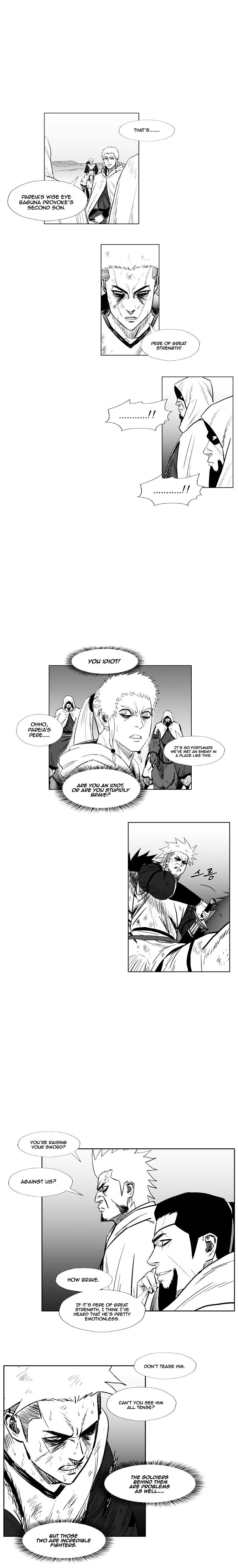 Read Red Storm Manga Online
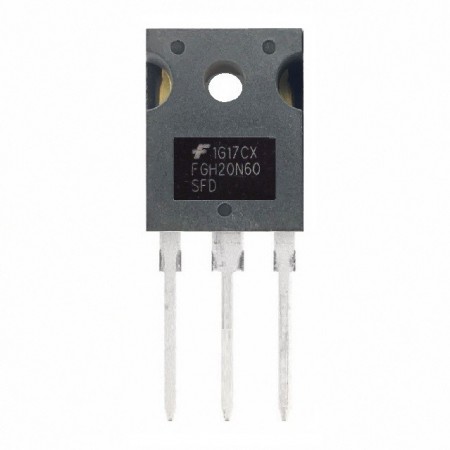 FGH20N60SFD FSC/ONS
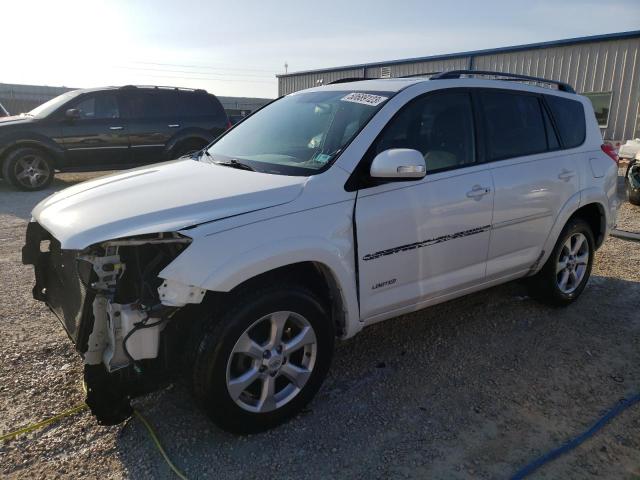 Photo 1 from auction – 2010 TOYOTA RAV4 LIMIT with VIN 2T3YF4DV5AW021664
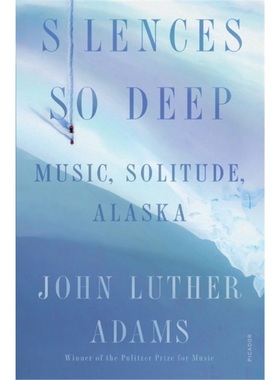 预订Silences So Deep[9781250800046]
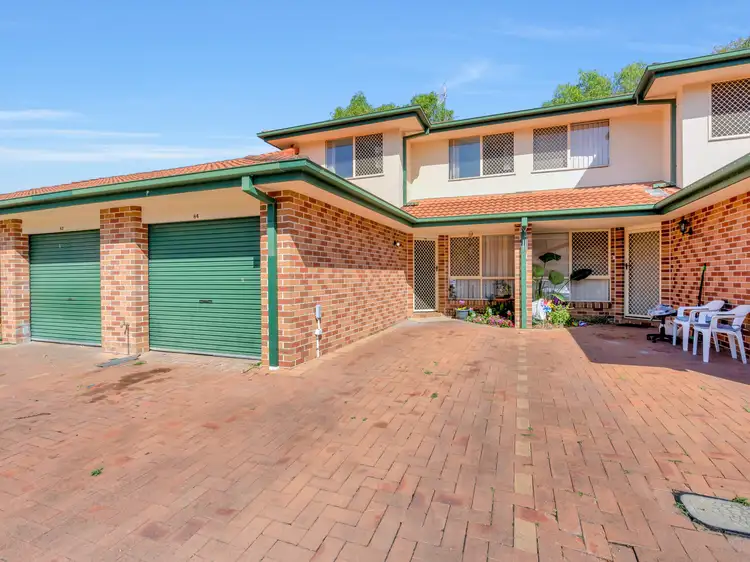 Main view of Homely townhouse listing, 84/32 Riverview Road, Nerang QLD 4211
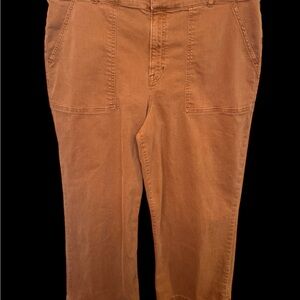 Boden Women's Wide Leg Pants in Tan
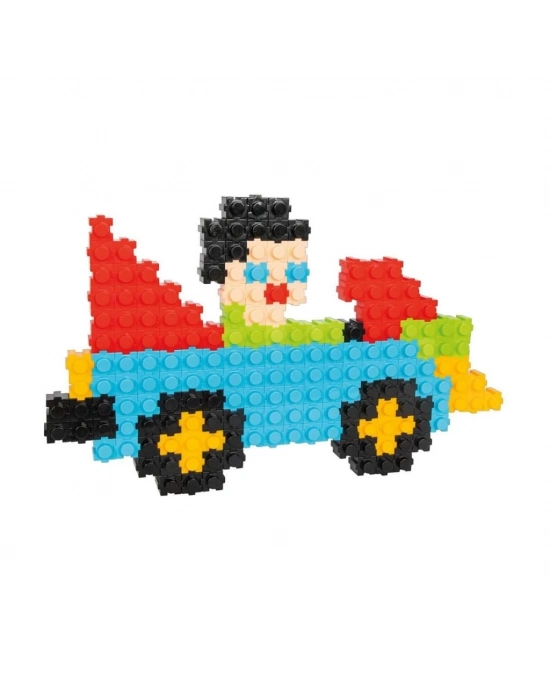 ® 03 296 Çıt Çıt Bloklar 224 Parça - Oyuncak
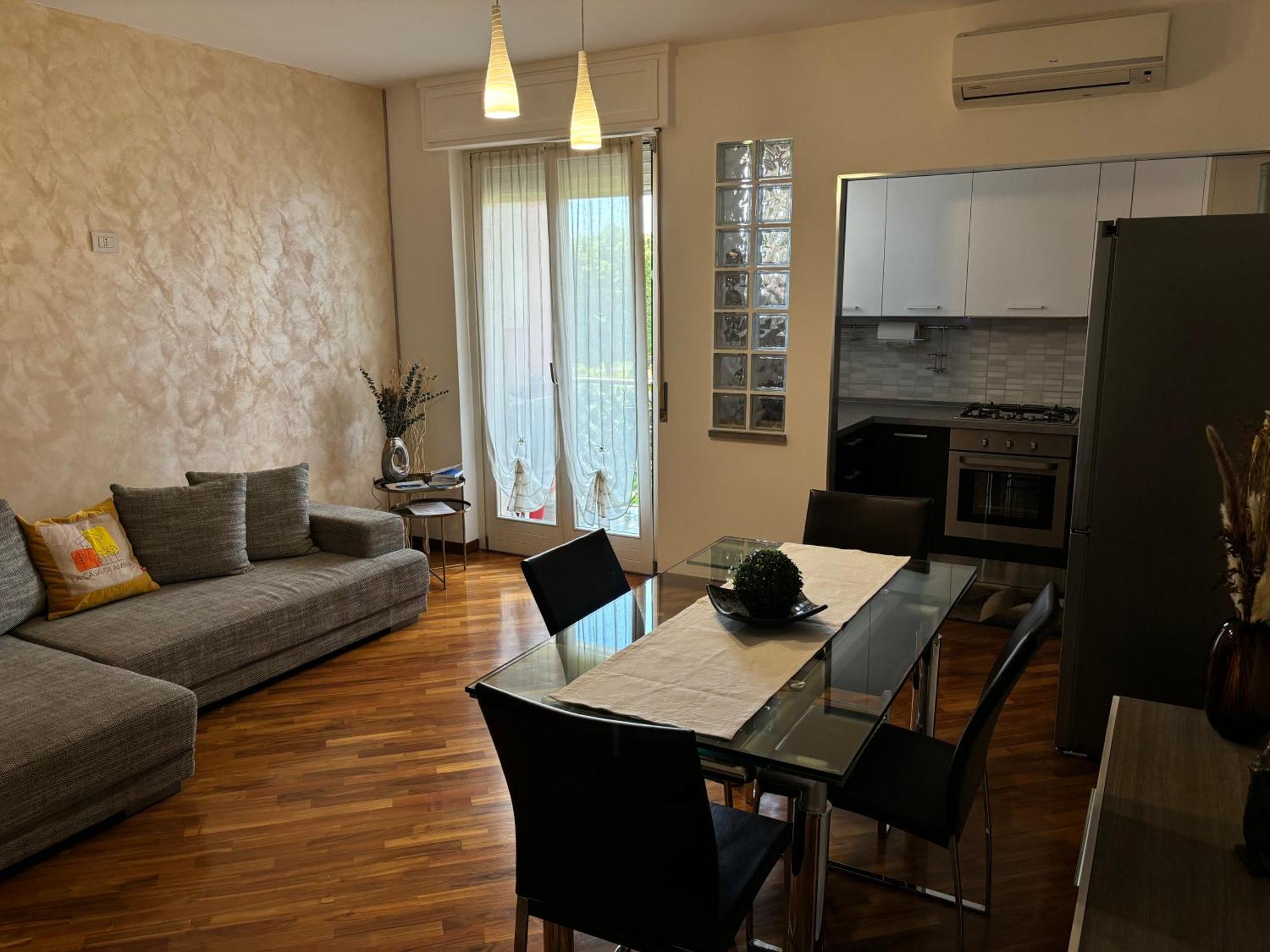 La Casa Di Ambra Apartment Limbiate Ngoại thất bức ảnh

Goal of the exercise
From the line with "FGH20N60SFD FSC/ONS" through the last line of the entries above, transcribe everything exactly, both ends included, but not the pictures.

Response below
 FGH20N60SFD FSC/ONS
 Photo 1 from auction – 2010 TOYOTA RAV4 LIMIT with VIN 2T3YF4DV5AW021664
 预订Silences So Deep[9781250800046]
 Main view of Homely townhouse listing, 84/32 Riverview Road, Nerang QLD 4211
 Boden Women's Wide Leg Pants in Tan
 ® 03 296 Çıt Çıt Bloklar 224 Parça - Oyuncak
 La Casa Di Ambra Apartment Limbiate Ngoại thất bức ảnh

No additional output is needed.